Friday, October 8, 2010

Schooling today

I filed my private school affidavit the other day.  This is the legal way to homeschool outside the charter system in California.  Every independent homeschool files an affidavit as a private school between October 1 and 15.  Mine is filed. I am legal—not accredited, not ‘approved,’ as California is hasty to point out at the bottom of the form.  Just legal.

I printed out my papers, and filed them with the others, and thumbed through them all.  My first affidavit was filed in the fall of 2005.  I have six years of documents marking my ‘legal’ history of homeschooling.  I actually started nine years ago when my son was two years old. 

I look back and enjoy the memories of crafts, plays, foods, stories and messes we’ve shared.  I also cringe with shame over the stress I infused in our lives over arbitrary standards and deadlines I installed.  We live and learn, I guess…

Today my kids are trained to say they are in sixth and fourth grades.  That isn’t what their math books say, or their science, or their history, or their language arts…I can’t think of anything we use that says they are in sixth or fourth grade.  But that is the beauty, right?
****************
▸ Questions
**A.** Sum up the homeschooling post in two sentences.
**B.** According to the homeschooling post, between which dates does every independent homeschool in California file its affidavit as a private school?
**C.** Carry the homeschooling post forward from its last sentence.

▸ Given information
****************
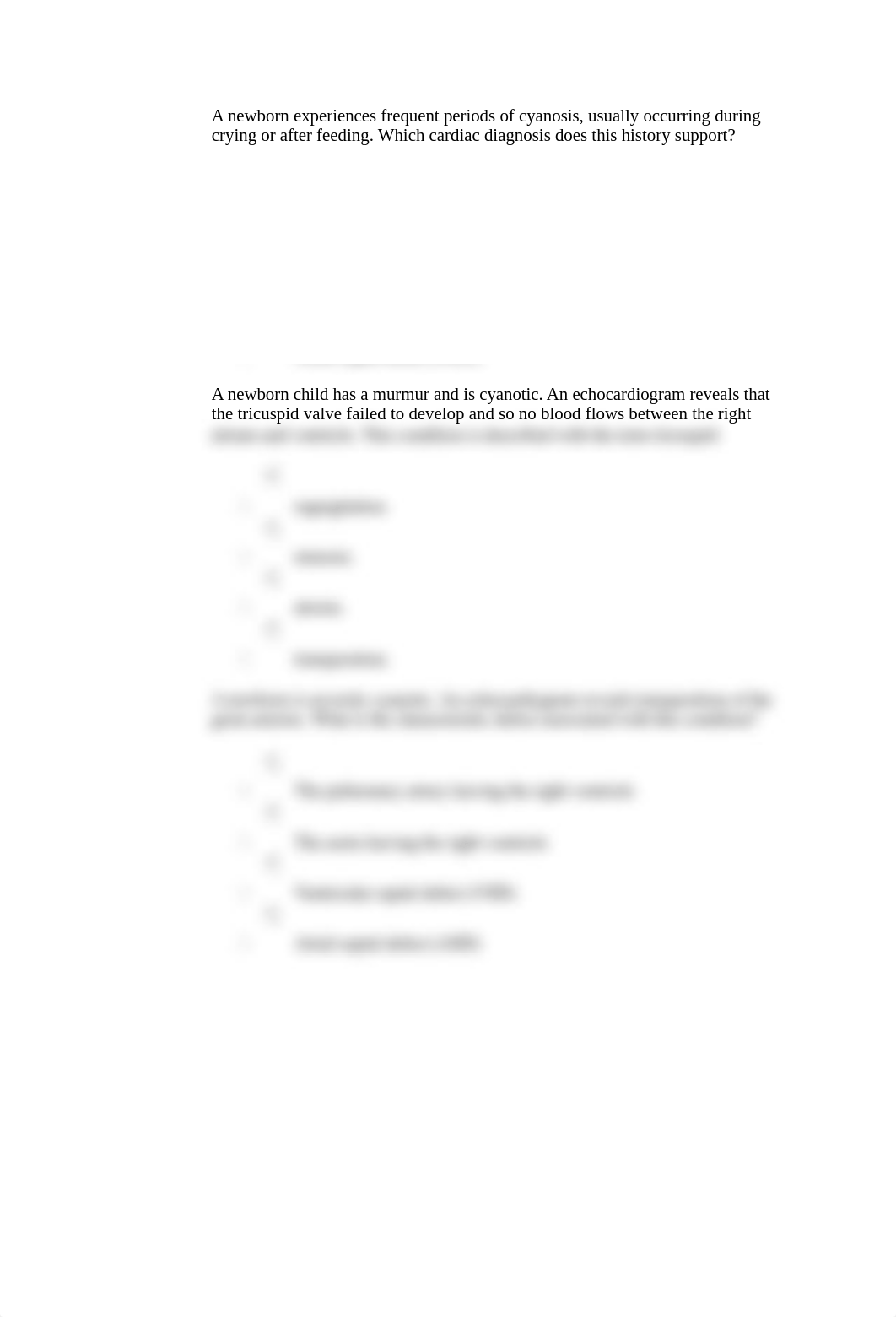 Chapter_25_NO__answers__REVISED_.docx_dgkujz48usj_page4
****************
▸ Per-task answers
**A.** The writer has filed this year's private school affidavit, the legal way to homeschool outside California's charter system, and has looked back over six years of such filings from nine years of homeschooling. The memories bring both enjoyment and shame over stress from self-imposed standards and deadlines, and although the children say they are in sixth and fourth grades, none of their materials match those grades.

**B.** Between October 1 and 15.

**C.**
This year we are doing most lessons together—Bible, History, Geography, Science, Music, Drawing, Spanish…  It is nice to streamline the day and to reinforce the lesson when each has to explain what they’ve learned in their own words.

I told in my last post that my daughter’s learning style is more visual and kinesthetic, while my son is highly auditory.  This year we are tailoring to both with lots of reading out loud coupled with themed days that include dressing up, traditional meals, and crafts.  This is the first year I have built into our lessons time to have frequent ‘theme days.’  These days will serve to wrap up the region we studied. We are beginning with the Pacific Islands and will have a luau, with a volcano eruption at some point in the evening.

How has your school evolved through the years?  Would you have done your first years differently if you knew then what you know now?  Do you miss anything about the early years of schooling?